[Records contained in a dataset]
>>>>>
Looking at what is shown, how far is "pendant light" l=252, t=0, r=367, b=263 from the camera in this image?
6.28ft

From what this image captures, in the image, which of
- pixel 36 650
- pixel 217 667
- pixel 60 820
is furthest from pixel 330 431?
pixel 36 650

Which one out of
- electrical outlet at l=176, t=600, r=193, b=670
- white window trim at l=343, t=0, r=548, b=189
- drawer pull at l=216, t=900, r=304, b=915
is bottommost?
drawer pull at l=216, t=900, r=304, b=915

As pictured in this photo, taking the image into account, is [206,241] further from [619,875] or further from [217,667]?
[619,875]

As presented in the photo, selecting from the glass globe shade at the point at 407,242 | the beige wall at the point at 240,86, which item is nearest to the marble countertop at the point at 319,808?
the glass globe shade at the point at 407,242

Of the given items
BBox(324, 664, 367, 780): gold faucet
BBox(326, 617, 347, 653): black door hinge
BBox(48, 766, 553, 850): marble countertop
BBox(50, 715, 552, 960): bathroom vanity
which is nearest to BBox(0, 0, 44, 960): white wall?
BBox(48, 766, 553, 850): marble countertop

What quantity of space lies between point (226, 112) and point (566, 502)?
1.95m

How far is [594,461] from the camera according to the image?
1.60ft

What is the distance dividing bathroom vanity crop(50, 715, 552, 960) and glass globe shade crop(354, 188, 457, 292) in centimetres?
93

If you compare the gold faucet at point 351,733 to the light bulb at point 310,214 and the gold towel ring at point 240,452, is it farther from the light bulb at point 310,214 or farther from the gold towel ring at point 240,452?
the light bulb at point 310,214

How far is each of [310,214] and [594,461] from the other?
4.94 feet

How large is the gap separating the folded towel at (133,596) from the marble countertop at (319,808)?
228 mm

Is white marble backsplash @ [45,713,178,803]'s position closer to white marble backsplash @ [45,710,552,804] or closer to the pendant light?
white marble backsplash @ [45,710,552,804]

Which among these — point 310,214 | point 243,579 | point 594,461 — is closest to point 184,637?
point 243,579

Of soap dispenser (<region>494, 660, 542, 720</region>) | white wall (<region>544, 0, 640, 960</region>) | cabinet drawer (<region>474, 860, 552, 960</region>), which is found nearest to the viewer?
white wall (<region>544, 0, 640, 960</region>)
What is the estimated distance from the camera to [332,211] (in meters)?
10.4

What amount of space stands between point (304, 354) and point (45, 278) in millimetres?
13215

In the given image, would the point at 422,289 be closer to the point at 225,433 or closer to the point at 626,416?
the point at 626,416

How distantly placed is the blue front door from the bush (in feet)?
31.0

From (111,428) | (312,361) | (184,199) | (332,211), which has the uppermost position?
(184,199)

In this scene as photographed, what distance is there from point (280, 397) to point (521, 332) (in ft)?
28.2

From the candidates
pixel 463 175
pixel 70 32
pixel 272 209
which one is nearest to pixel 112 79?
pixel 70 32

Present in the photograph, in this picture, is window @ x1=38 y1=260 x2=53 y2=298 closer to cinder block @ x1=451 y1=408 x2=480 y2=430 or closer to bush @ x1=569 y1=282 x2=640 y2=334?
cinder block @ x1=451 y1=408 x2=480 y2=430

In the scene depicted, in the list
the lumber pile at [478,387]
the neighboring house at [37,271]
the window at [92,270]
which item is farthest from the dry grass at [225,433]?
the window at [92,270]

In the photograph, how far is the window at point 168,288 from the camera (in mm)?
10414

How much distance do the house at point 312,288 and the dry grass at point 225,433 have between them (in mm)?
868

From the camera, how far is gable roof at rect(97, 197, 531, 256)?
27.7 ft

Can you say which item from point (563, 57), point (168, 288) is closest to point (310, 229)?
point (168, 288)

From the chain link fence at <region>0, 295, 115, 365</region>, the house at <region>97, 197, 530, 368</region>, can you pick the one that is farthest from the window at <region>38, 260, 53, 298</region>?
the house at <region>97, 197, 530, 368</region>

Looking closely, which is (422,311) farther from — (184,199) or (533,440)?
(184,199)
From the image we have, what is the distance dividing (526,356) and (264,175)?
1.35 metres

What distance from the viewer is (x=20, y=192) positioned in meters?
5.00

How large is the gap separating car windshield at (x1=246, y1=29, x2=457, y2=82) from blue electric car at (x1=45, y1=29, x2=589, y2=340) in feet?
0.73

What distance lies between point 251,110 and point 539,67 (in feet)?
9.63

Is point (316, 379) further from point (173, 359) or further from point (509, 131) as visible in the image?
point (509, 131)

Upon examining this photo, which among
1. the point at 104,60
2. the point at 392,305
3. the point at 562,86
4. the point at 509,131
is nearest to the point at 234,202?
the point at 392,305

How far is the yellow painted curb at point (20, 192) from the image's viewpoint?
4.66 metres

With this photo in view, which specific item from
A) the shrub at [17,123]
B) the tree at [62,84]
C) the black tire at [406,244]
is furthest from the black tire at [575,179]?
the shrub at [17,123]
<<<<<
◆ SET PROBLEM: Please set down all the data word for word.

◆ RESULT OF THE EXERCISE:
Looking at what is shown, how far is "pendant light" l=252, t=0, r=367, b=263 from the camera in this image?
6.28ft

From what this image captures, in the image, which of
- pixel 36 650
- pixel 217 667
- pixel 60 820
is furthest from pixel 330 431?
pixel 36 650

Which one out of
- electrical outlet at l=176, t=600, r=193, b=670
- white window trim at l=343, t=0, r=548, b=189
- drawer pull at l=216, t=900, r=304, b=915
is bottommost?
drawer pull at l=216, t=900, r=304, b=915

As pictured in this photo, taking the image into account, is [206,241] further from [619,875] or further from [217,667]?
[619,875]

As presented in the photo, selecting from the glass globe shade at the point at 407,242 | the beige wall at the point at 240,86, which item is nearest to the marble countertop at the point at 319,808?
the glass globe shade at the point at 407,242

Of the given items
BBox(324, 664, 367, 780): gold faucet
BBox(326, 617, 347, 653): black door hinge
BBox(48, 766, 553, 850): marble countertop
BBox(50, 715, 552, 960): bathroom vanity
which is nearest to BBox(0, 0, 44, 960): white wall?
BBox(48, 766, 553, 850): marble countertop

What quantity of space lies between point (226, 112) and point (566, 502)?
1.95m

How far is [594,461] from the camera according to the image?
1.60ft

What is the distance dividing bathroom vanity crop(50, 715, 552, 960) and glass globe shade crop(354, 188, 457, 292) in centimetres?
93

If you compare the gold faucet at point 351,733 to the light bulb at point 310,214 and the gold towel ring at point 240,452, is it farther from the light bulb at point 310,214 or farther from the gold towel ring at point 240,452?
the light bulb at point 310,214

How far is each of [310,214] and [594,461] from the other?
4.94 feet

How large is the gap separating the folded towel at (133,596) from the marble countertop at (319,808)?
228 mm

Is white marble backsplash @ [45,713,178,803]'s position closer to white marble backsplash @ [45,710,552,804] or closer to the pendant light?
white marble backsplash @ [45,710,552,804]

Which among these — point 310,214 | point 243,579 | point 594,461 — is closest to point 184,637?
point 243,579

Of soap dispenser (<region>494, 660, 542, 720</region>) | white wall (<region>544, 0, 640, 960</region>) | cabinet drawer (<region>474, 860, 552, 960</region>), which is found nearest to the viewer?
white wall (<region>544, 0, 640, 960</region>)
What is the estimated distance from the camera to [332,211] (in meters)?
10.4

What amount of space stands between point (304, 354) and point (45, 278) in millimetres?
13215

In the given image, would the point at 422,289 be closer to the point at 225,433 or closer to the point at 626,416?
the point at 626,416

How distantly placed is the blue front door from the bush (in feet)?
31.0

From (111,428) | (312,361) | (184,199) | (332,211), which has the uppermost position?
(184,199)

In this scene as photographed, what distance is there from point (280, 397) to point (521, 332) (in ft)?
28.2

From the candidates
pixel 463 175
pixel 70 32
pixel 272 209
which one is nearest to pixel 112 79?
pixel 70 32

Present in the photograph, in this picture, is window @ x1=38 y1=260 x2=53 y2=298 closer to cinder block @ x1=451 y1=408 x2=480 y2=430 or closer to bush @ x1=569 y1=282 x2=640 y2=334?
cinder block @ x1=451 y1=408 x2=480 y2=430

In the scene depicted, in the list
the lumber pile at [478,387]
the neighboring house at [37,271]
the window at [92,270]
which item is farthest from the dry grass at [225,433]?
the window at [92,270]

In the photograph, how far is the window at point 168,288 from the camera (in mm)?
10414

How much distance do the house at point 312,288 and the dry grass at point 225,433 have between them (in mm)?
868

From the camera, how far is gable roof at rect(97, 197, 531, 256)?
27.7 ft

Can you say which item from point (563, 57), point (168, 288) is closest to point (310, 229)?
point (168, 288)

From the chain link fence at <region>0, 295, 115, 365</region>, the house at <region>97, 197, 530, 368</region>, can you pick the one that is farthest from the window at <region>38, 260, 53, 298</region>?
the house at <region>97, 197, 530, 368</region>

Looking closely, which is (422,311) farther from — (184,199) or (533,440)?
(184,199)
From the image we have, what is the distance dividing (526,356) and (264,175)?
1.35 metres

What distance from the viewer is (x=20, y=192) positioned in meters?
5.00

How large is the gap separating car windshield at (x1=246, y1=29, x2=457, y2=82) from blue electric car at (x1=45, y1=29, x2=589, y2=340) in feet?
0.73

What distance lies between point 251,110 and point 539,67 (in feet)?
9.63

Is point (316, 379) further from point (173, 359) or further from point (509, 131) as visible in the image?
point (509, 131)

Upon examining this photo, which among
1. the point at 104,60
2. the point at 392,305
3. the point at 562,86
4. the point at 509,131
is nearest to the point at 234,202?
the point at 392,305

How far is the yellow painted curb at point (20, 192) from the image's viewpoint?
4.66 metres

With this photo in view, which specific item from
A) the shrub at [17,123]
B) the tree at [62,84]
C) the black tire at [406,244]
is furthest from the black tire at [575,179]?
the shrub at [17,123]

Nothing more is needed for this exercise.